Church accused of workplace injustices - unfair labor practices sometimes stem from authoritarian structures - includes related articles

National Catholic Reporter, Jan 21, 1994 by Tim McCarthy

But Dolan said it is also part of a current trend away from the people-of-God model of church. "It's kind of scary," he said.

Striking a more secular but surprisingly similar note, Philadelphia attorney Bruce Endy said in a June 1992 letter to John Reilly, president of the National Association of Catholic School Teachers, that "those church fathers who believe that teachers will obtain real social justice without representative bargaining are kidding themselves and the rest of their parishioners."

"The church does not operate in a vacuum," Endy wrote. "The employment relationship with its lay teachers is essentially a civil legal relationship. It is a contract for personal services that is enforceable in the civil courts.

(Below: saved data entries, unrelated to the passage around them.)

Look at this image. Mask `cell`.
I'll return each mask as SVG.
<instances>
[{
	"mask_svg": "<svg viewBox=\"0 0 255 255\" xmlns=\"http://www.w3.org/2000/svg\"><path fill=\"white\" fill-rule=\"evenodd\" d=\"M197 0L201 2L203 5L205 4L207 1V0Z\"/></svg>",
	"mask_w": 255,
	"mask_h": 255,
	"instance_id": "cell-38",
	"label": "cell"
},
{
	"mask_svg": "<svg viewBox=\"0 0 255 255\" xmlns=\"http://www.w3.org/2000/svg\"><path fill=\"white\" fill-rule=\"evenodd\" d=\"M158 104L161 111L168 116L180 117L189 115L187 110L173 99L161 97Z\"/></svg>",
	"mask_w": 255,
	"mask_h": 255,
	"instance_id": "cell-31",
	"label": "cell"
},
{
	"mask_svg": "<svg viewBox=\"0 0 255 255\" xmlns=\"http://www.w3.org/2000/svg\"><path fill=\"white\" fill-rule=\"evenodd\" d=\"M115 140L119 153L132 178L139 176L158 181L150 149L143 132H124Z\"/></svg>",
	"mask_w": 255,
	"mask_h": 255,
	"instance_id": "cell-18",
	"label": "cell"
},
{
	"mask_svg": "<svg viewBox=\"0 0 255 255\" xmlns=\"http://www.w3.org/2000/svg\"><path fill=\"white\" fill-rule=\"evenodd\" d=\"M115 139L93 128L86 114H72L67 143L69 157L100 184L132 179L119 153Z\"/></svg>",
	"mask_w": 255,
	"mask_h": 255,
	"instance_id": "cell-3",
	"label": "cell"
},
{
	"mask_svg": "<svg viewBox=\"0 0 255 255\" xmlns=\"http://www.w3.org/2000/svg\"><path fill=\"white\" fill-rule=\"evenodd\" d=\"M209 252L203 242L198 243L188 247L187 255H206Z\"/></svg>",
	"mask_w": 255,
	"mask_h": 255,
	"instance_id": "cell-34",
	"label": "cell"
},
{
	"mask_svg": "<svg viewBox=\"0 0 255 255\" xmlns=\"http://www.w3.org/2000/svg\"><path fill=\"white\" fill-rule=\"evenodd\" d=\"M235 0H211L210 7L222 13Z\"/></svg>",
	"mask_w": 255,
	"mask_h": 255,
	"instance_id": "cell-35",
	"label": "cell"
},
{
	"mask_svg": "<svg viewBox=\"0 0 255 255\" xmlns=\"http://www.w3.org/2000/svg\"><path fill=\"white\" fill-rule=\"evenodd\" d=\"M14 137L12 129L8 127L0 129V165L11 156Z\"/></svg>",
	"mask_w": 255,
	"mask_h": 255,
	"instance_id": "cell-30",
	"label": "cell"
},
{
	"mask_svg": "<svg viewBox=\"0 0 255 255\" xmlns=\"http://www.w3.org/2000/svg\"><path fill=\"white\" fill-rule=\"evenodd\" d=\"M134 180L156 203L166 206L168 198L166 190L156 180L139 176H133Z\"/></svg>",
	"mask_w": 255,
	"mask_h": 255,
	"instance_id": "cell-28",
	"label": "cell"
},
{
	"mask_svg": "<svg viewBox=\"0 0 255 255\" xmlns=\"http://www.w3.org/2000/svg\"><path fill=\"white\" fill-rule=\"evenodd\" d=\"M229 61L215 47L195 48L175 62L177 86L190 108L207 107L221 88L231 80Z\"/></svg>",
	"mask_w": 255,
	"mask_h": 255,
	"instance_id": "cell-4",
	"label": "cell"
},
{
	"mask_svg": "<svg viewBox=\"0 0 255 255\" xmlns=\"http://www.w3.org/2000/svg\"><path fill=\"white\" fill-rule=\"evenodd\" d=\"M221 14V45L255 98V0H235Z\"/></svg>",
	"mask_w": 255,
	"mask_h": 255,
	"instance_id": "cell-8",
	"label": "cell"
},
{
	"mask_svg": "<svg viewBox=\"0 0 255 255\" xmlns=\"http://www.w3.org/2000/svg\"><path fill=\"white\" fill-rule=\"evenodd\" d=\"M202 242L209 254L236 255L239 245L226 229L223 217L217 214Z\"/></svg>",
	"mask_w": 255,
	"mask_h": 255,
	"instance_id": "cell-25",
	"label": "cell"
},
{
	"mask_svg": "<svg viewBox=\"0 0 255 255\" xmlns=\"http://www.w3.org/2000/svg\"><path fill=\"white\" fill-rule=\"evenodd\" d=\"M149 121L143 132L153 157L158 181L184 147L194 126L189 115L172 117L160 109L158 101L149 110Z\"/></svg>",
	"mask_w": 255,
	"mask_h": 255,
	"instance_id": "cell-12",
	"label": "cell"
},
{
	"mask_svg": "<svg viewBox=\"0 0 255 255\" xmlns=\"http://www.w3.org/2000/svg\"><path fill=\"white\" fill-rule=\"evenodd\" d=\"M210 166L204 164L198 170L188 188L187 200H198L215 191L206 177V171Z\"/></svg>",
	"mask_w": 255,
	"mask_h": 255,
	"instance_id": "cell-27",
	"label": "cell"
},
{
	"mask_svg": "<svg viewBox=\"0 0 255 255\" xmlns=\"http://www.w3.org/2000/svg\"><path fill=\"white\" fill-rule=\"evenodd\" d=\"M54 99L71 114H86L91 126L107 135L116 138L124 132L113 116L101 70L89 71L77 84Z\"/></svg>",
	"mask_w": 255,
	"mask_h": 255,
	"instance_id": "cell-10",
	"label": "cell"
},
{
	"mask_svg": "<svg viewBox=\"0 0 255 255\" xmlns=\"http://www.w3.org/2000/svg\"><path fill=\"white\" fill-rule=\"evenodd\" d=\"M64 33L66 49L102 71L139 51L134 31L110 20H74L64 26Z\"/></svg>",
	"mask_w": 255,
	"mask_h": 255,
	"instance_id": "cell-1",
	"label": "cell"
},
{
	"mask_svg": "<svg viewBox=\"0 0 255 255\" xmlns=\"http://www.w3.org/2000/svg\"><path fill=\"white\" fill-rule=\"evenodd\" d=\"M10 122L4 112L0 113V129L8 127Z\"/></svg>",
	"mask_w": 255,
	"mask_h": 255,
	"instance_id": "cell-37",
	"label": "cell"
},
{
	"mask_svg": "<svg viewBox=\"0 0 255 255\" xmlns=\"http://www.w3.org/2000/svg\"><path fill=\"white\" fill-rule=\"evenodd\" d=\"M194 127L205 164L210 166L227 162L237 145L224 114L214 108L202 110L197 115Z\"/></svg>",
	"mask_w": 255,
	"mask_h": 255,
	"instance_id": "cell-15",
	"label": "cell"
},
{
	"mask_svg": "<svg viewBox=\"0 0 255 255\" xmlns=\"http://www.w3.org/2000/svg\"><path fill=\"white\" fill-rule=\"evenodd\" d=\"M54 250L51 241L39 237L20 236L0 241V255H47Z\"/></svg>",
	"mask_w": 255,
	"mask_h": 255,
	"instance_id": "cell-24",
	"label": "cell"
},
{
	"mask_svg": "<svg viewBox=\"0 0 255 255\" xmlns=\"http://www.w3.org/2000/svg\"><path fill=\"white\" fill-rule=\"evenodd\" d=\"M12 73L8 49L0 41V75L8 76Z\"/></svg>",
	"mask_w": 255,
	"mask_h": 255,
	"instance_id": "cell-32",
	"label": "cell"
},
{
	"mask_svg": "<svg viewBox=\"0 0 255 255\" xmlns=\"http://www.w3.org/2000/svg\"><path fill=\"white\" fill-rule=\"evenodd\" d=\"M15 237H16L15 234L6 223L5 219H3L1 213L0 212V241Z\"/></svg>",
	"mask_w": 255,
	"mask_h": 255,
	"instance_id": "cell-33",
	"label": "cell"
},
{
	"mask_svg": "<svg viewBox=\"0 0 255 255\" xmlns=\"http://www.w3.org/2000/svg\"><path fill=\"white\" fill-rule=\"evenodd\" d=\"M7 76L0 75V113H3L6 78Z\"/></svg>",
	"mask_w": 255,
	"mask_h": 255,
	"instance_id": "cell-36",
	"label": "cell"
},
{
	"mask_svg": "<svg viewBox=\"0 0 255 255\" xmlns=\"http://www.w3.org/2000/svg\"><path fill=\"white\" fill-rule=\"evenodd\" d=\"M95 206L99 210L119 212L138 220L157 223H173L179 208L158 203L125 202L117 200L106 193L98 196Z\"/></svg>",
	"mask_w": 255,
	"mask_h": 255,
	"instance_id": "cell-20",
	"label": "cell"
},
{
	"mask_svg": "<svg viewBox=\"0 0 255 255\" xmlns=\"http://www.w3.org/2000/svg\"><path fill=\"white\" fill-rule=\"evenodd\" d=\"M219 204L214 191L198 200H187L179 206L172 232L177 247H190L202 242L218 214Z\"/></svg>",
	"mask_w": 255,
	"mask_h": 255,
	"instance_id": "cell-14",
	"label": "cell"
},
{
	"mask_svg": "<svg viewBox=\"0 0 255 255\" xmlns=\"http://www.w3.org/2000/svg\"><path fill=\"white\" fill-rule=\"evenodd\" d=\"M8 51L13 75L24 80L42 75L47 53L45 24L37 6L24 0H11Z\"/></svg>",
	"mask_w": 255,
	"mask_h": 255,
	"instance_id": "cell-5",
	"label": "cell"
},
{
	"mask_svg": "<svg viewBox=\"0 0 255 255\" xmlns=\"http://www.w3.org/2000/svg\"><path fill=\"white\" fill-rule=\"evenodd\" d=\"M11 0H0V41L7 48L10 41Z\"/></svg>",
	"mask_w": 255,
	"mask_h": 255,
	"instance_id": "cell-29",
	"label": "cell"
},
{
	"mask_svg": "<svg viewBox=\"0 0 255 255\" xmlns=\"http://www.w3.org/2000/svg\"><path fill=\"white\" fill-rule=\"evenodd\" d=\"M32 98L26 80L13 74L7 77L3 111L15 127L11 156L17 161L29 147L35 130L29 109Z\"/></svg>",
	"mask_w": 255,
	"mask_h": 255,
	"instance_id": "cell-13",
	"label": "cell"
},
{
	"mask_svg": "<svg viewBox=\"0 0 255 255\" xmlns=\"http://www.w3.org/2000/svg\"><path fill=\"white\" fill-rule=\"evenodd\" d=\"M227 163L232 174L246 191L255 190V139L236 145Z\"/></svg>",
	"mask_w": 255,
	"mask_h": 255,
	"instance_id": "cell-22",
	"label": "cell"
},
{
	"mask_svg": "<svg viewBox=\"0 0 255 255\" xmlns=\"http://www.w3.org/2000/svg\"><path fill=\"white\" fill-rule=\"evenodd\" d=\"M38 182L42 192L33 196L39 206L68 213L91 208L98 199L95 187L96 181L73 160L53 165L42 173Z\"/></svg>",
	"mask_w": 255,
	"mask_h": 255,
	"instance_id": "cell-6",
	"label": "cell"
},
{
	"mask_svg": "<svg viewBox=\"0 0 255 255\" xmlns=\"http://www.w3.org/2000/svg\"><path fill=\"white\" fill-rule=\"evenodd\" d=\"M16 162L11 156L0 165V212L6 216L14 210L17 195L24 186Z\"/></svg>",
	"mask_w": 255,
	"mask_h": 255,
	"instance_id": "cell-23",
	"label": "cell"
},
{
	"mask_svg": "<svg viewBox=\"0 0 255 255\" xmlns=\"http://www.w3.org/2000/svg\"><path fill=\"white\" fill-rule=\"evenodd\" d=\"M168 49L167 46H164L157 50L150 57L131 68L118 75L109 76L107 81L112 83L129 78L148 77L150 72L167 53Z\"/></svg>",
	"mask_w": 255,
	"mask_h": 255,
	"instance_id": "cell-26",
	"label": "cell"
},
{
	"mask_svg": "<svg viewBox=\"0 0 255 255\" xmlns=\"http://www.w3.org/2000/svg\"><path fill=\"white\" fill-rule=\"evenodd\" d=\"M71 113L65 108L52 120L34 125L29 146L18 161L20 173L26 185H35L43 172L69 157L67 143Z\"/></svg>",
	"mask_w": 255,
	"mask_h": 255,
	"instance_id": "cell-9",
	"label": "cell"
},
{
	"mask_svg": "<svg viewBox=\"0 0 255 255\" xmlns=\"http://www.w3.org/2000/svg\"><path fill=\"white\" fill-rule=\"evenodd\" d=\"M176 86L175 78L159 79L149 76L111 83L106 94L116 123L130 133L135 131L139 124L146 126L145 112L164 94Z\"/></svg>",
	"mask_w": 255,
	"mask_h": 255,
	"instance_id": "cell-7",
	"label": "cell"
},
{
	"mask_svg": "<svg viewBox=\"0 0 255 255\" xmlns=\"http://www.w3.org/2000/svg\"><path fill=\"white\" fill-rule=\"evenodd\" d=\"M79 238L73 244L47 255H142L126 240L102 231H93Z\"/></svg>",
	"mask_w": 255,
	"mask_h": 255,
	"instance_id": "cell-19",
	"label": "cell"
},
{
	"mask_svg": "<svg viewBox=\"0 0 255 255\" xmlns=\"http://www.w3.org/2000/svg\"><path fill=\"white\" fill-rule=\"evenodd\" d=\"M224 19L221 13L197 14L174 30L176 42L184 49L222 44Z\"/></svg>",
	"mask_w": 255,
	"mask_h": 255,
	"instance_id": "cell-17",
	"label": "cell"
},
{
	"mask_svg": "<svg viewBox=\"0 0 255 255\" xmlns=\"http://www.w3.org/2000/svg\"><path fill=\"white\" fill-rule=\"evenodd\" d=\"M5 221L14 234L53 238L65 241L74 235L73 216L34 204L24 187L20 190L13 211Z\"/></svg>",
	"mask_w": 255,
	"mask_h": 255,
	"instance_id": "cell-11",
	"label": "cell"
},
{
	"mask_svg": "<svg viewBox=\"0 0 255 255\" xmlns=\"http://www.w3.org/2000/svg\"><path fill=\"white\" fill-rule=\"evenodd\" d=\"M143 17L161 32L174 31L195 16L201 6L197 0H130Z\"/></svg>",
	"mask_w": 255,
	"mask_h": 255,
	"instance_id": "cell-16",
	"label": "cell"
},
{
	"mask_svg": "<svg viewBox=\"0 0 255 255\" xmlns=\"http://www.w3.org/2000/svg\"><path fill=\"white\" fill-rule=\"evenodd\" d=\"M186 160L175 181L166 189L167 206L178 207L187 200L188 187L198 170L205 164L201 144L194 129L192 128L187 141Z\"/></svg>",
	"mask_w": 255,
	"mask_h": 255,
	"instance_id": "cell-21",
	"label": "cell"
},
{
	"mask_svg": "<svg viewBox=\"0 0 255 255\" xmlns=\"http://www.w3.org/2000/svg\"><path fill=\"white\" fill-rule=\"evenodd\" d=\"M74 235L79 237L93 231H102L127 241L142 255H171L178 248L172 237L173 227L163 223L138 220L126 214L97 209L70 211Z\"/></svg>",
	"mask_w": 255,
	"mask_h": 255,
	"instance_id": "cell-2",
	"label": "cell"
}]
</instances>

"Bishop D'Arcy is lost in his notion that the church is a feudal institution which has the right to live apart from the rest of the community of which it is a part," Endy continued. "If he wants to close his eyes to the world in which his lay teachers live, let him hire only religious to teach in his schools."

Endy castigated D'Arcy's new teachers council, saying it would be "his creature as opposed to an independent, indomitable association, freely elected by the majority of those teachers who wish to be represented by CATCH."

Sally Vance-Trembath was the first chairperson of D'Arcy's council. In an interview on the Notre Dame campus, while her twin sons played around the fountain, she described the council meetings as "a joke." No one wanted to serve, Vance-Trembath said. "People were ready to throw eggs or something."

A part-time teacher at St. Joseph's High School at the time, she was a fairly new member of CATCH, joining in the spring of 1991 after coming to South Bend from the far more progressive Seattle archdiocese. With the union's permission, she ran for the council and was elected.

Msgr. William Lester, diocesan vicar for education and one of D'Arcy's two vicar generals, attended the quarterly meetings to set the agenda, Vance-Trembath said. But D'Arcy had control. (Vance-Trembath said that when she offered a 90-second opening prayer, D'Arcy was looking at his watch. In Seattle, opening prayers could last 30 minutes.)

When a "massive" teacher morale problem loomed as an agenda item, for example, Lester seemed to agree, but D'Arcy refused to approve the agenda. "A person with a low morale is a person with a disquieted spirit and we don't want them in our school system," D'Arcy said.

Another teacher from St. Joseph's, Michael Mazza, a D'Arcy appointee on the council, challenged the bishop. Mazza was to the ecclesial right of D'Arcy, a religion teacher who gave students extra credit for saying the rosary, but he knew church documents on labor relations. D'Arcy simply took over the meeting and torpedoed the agenda, Vance-Trembath said. (After implying that an NCR interview with D'Arcy could be arranged, the diocesan communications office made no further response to the request.)

D'Arcy later ostracized Mazza for his association with E. Michael Jones, editor of Fidelity Magazine, an ultraconservative who views churchpeople like D'Arcy and Jane Carew as too loose and liberal. Mazza left the diocese and published a scathing attack on it in Fidelity.